I write contemporary Christian romance with a Kiwi twist.
But what does contemporary Christian romance mean . . . and how do you know if it’s something you’re interested in?
Well, contemporary is relatively easy to define. It’s set now. In the present. Or perhaps the recent past, if the book is part of a series (because almost all series move forward in time with each successive book, whether it’s by years, months or mere days). Some people define contemporary as anything after 1950, but as a reader, I disagree: contemporary has to feel like now, complete with the internet, social media and 24/7 connectivity.
Romance is also pretty easy to define. Romance Writers of America, the leading voice of the genre, define romance as having a central love story, and an emotionally satisfying and optimistic ending. Put simply, romance readers expect a happy ever after (HEA) ending, and for the romance to be the core element of the plot, a some minor subplot.
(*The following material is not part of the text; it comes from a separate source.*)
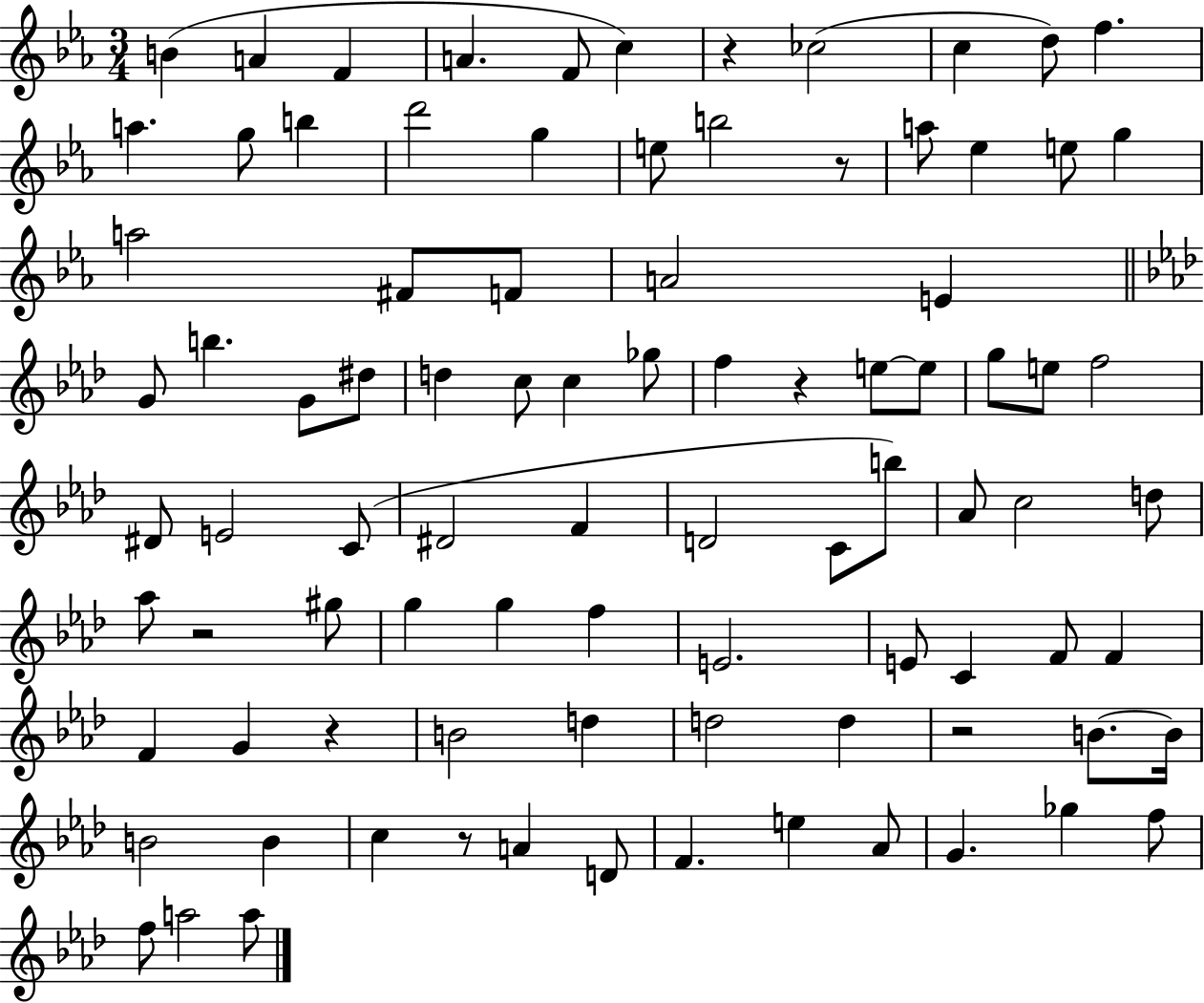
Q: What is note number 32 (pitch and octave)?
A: C5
Christian . . . now, that’s a little more difficult. It’s often referred to as inspirational romance, in that Romance Writers of America define inspirational romance as “religious or spiritual beliefs (in the context of any religious or spiritual belief system) are an integral part of the plot.” A lot of inspirational romance is simply that: inspirational, perhaps morally uplifting, without the focus on sex found in most modern romance novels. Such novels might be inspirational, but don’t always feel especially Christian— I’d like to think being a Christian is a little more than being religious or inspirational or focusing on fleeting feelings.
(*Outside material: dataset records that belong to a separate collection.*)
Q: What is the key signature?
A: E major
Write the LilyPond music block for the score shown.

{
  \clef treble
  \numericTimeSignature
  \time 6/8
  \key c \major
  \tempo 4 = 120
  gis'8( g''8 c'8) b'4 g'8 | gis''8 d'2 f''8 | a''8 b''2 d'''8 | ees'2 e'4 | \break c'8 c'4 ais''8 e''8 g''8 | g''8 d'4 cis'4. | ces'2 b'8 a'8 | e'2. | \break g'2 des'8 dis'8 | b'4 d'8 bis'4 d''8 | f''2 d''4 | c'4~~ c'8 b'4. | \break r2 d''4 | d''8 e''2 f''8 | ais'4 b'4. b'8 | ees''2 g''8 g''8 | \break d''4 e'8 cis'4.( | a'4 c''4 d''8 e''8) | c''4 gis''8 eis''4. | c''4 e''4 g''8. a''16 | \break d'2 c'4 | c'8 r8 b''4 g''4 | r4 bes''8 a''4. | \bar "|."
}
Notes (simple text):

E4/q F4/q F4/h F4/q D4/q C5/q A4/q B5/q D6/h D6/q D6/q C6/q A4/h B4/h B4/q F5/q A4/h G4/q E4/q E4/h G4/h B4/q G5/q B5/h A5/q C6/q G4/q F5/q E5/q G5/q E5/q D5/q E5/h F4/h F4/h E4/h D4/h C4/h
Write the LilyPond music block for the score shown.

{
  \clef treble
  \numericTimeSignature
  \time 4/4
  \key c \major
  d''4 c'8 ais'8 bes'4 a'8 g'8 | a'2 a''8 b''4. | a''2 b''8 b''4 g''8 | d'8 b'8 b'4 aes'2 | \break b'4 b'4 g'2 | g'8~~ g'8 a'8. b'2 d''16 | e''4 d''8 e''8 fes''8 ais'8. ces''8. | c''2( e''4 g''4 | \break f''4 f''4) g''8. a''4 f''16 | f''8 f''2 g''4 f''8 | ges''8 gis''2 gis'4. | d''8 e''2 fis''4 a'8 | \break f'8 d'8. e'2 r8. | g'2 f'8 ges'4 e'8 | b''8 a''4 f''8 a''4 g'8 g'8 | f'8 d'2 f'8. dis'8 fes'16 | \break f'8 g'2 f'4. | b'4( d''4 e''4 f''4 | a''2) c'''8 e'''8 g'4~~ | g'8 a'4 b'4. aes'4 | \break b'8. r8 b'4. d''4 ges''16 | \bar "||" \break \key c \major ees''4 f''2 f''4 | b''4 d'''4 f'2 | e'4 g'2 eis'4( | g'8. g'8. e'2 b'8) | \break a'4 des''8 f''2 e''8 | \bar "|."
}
As we know, the word ‘Christian’ describes a wide range of belief—Eastern Orthodox, Roman Catholic, Anglican (or Episcopalian if you’re from the USA), Baptist, Pentecostal. Most Christian fiction steers away from referring to specific denominations, but tends to be at the conservative evangelical end of the Christian spectrum (in part, because one of the largest Christian book chains, Lifeway Christian Resources, is owned by the Southern Baptist Convention and won’t stock anything that runs counter to their beliefs).
Even so, many of these Inspirational Romance novels are ‘Christian-lite’, featuring characters who go to church but don’t seem to pray or read their Bibles except on Sunday. Others are ‘Christian-heavy’, overdosing on preaching and sermons and characters who can’t seem to utter more than a few words without throwing in a Scripture quotation . . . which breaks the number one writing rule, of show, don’t tell. It’s a fine balance, as different readers are looking for different levels of Christian content.